Tisha Lim, a sophomore journalism major, felt unprepared for future professional pursuits. Unsure of how to market herself to employers or how to act during interviews, Lim sought out what she believed was her best option: the university’s Career Center.
The Career Center and the President’s Promise aim to prepare students for prospective internships and careers. The center has a wide range of services available, including mock interviews, resume critiques and online career tools. The center is also responsible for organizing many of the university’s career fairs, including one that begins Tuesday and runs through Thursday.
“It’s a great place to get your feet wet,” Lim said. “I really encourage people to go there — especially competitive majors.”
In the last academic year, the Career Center interacted with more than 25,000 students, said Rachel Wobrak, a program director and academic liaison at the center.
Career assistance appointments are the center’s most popular service and the three-day fall and spring career fairs are the most highly attended events, Wobrak said.
However, working with the Career Center is a two-way street, and officials said students need to take the initiative. Wobrak said the first step for students is awareness of the many resources available to them.
“Part of it is knowing your industry,” she said. “Some things are going to be more helpful than others. Not every student is going to need every service.”
The Career Center is not the only viable option for students looking for professional advice. Many individual colleges, such as the journalism, business and engineering schools, also have career and internship advisers.
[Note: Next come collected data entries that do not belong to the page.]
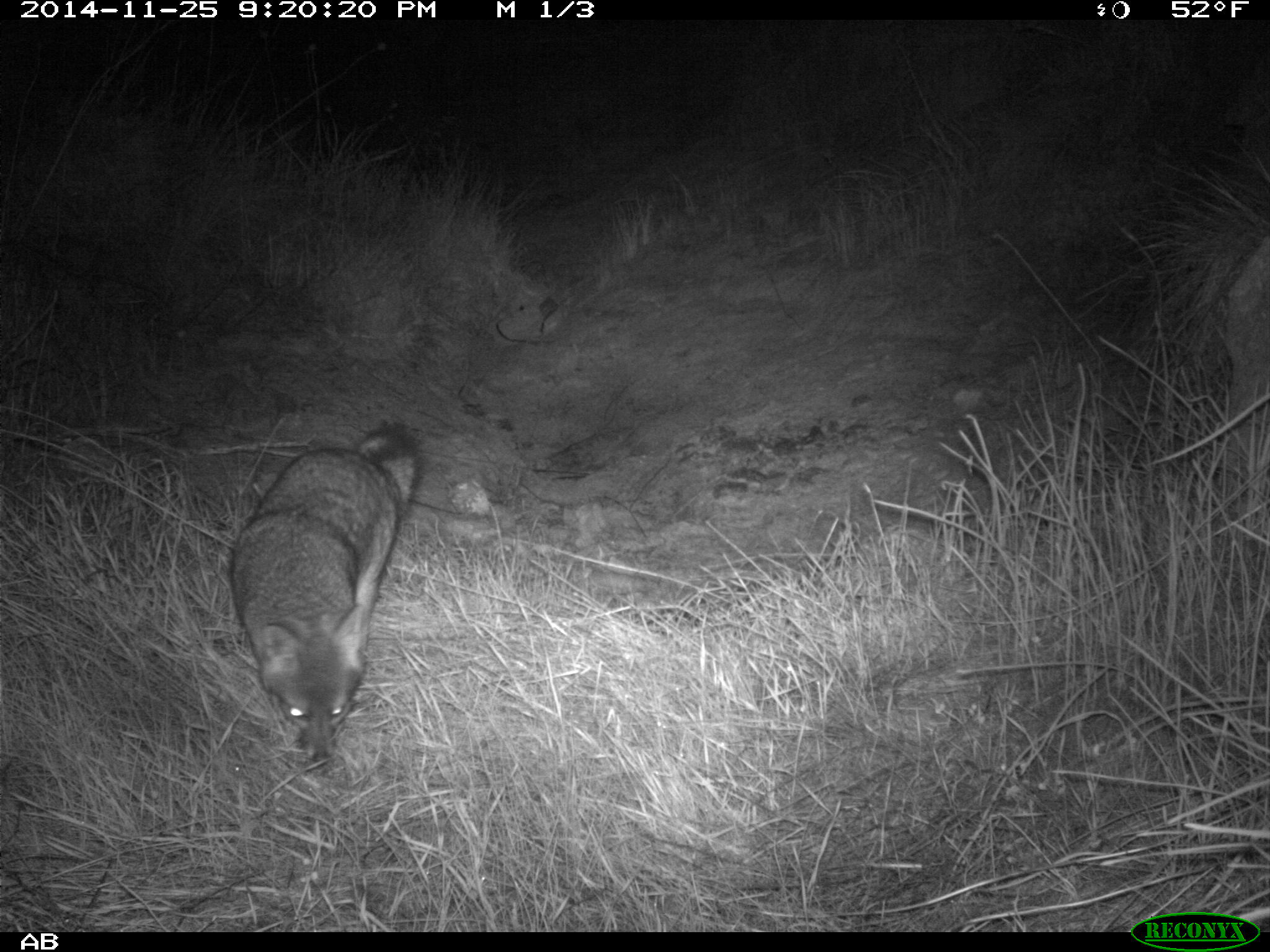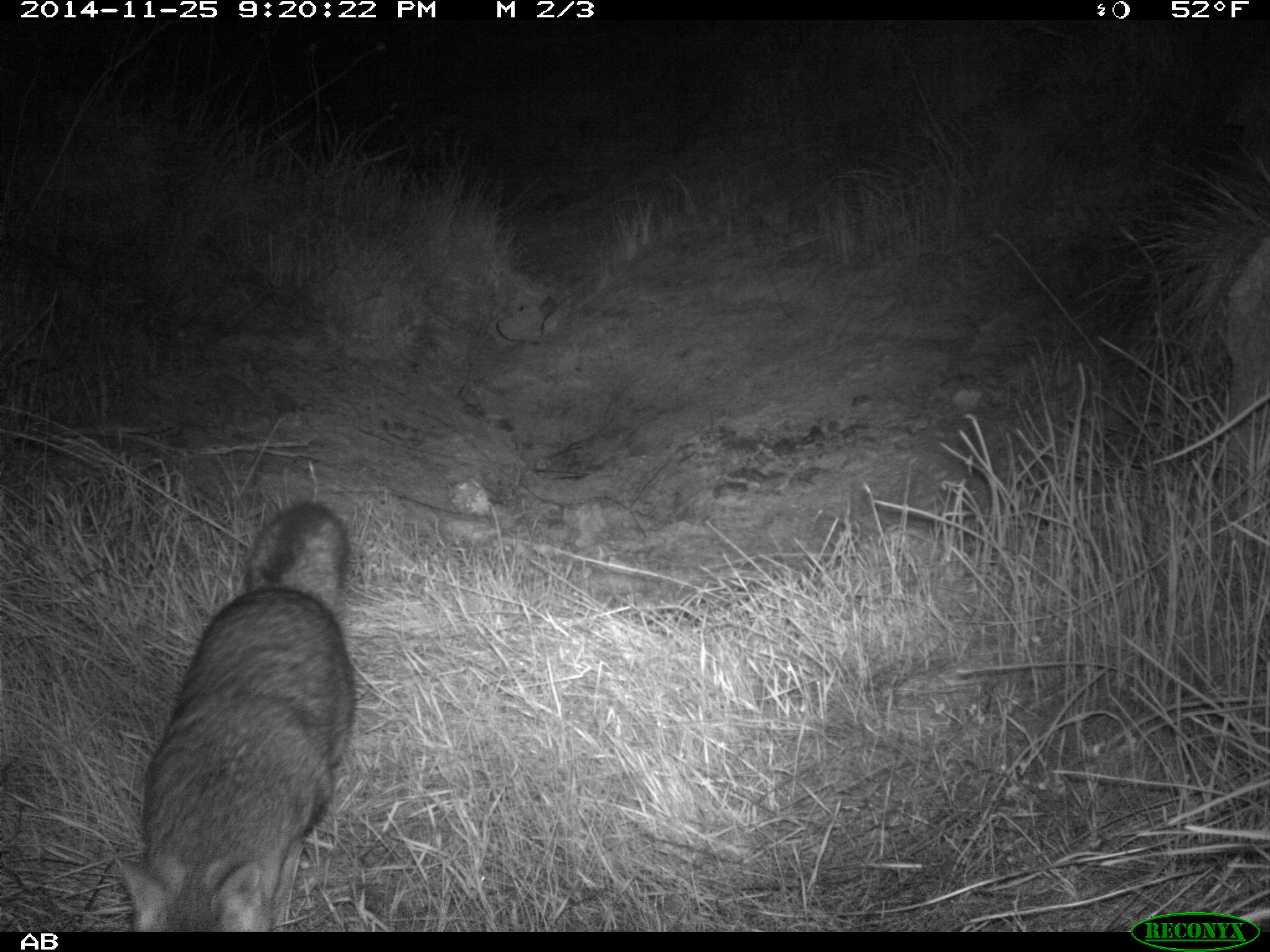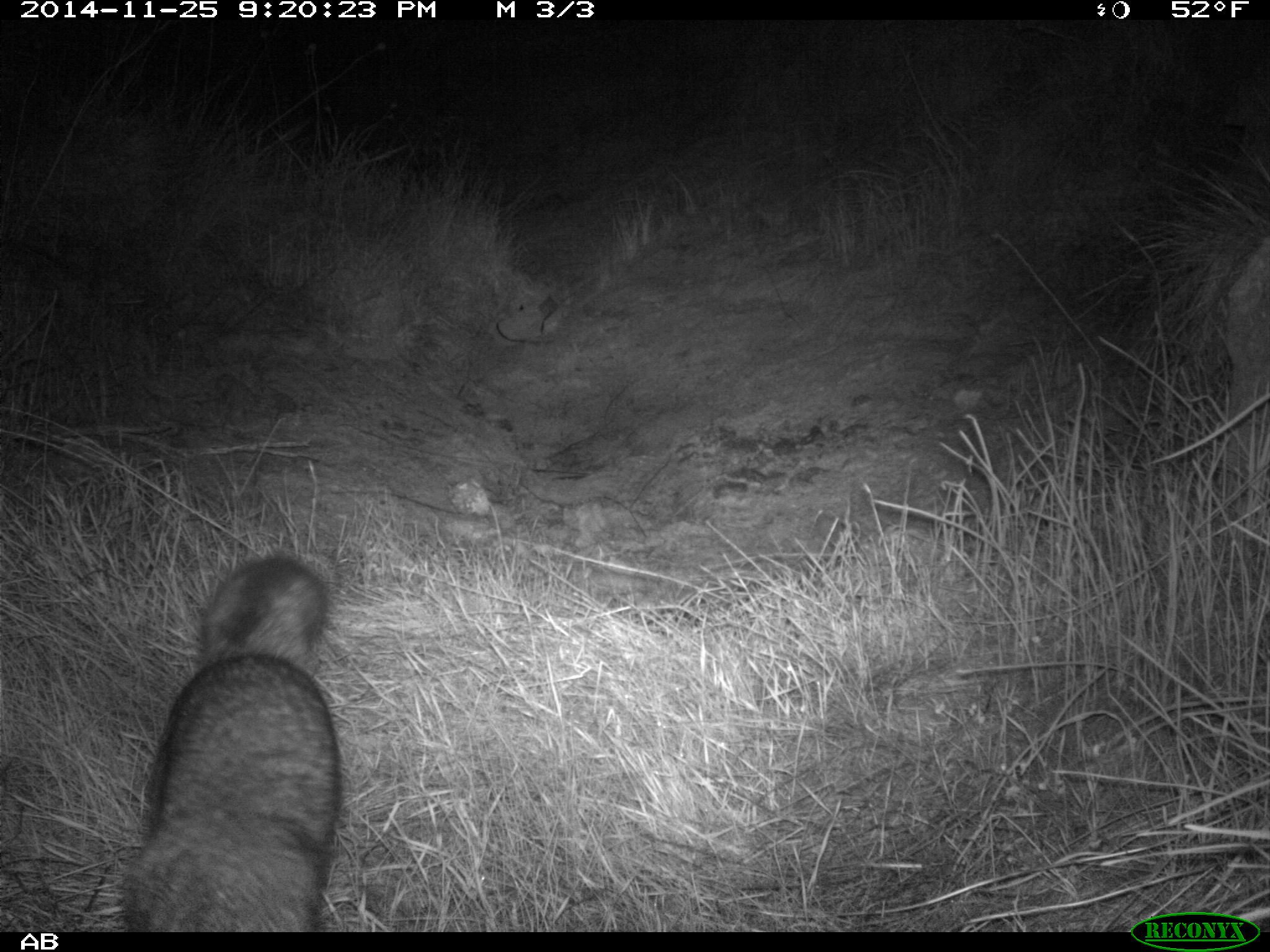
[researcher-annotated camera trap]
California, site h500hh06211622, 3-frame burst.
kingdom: Animalia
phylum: Chordata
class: Mammalia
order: Carnivora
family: Canidae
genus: Urocyon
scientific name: Urocyon littoralis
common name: island fox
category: fox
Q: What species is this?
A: Fox (island fox) (Urocyon littoralis).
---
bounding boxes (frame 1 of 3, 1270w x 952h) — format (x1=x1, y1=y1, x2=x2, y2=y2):
fox: (x1=228, y1=415, x2=422, y2=760)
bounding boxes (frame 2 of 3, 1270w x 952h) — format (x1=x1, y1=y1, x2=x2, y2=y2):
fox: (x1=114, y1=501, x2=356, y2=930)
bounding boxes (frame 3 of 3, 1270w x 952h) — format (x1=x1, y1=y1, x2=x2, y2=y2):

In addition, many of these schools set up career fairs geared toward their specific studies.
Adrianne Flynn, the internships and career development director of the journalism college, runs three internship classes, sends out memos about internship and career opportunities and gives students career advice. However, Flynn said only about a quarter of her students fully make the effort to take advantage of these resources.
Many students simply aren’t aware of the resources available to them. Ryann Rineker, a freshman enrolled in letters and sciences, and junior economics major Zein Syed said they had never heard of the Career Center. Others, such as Priscilla Wu, a junior nutrition and food sciences major, don’t know where the center is located — the top floor of Hornbake Library.
There are also students like freshman biology major Aviva Mazurek, who didn’t make an effort to go because she felt she wasn’t having trouble in her career and internship searches and didn’t have a need to visit the center.
However, Wobrak warned that “it is important for students to start early. Don’t wait until senior year.”
Flynn said the only way students can make the most of the career resources provided for them is to make the effort and approach these centers.
“Just like in school, you get out of it what you put into it,” Flynn said.
Flynn also suggested that students create relationships with their professors who are in the fields they’d like to pursue.
“There is a certain matchmaking quality,” she said. “While in school students must interact with professors. These professors become a part of the network, and the best way to get a job is to energize that network on your behalf.”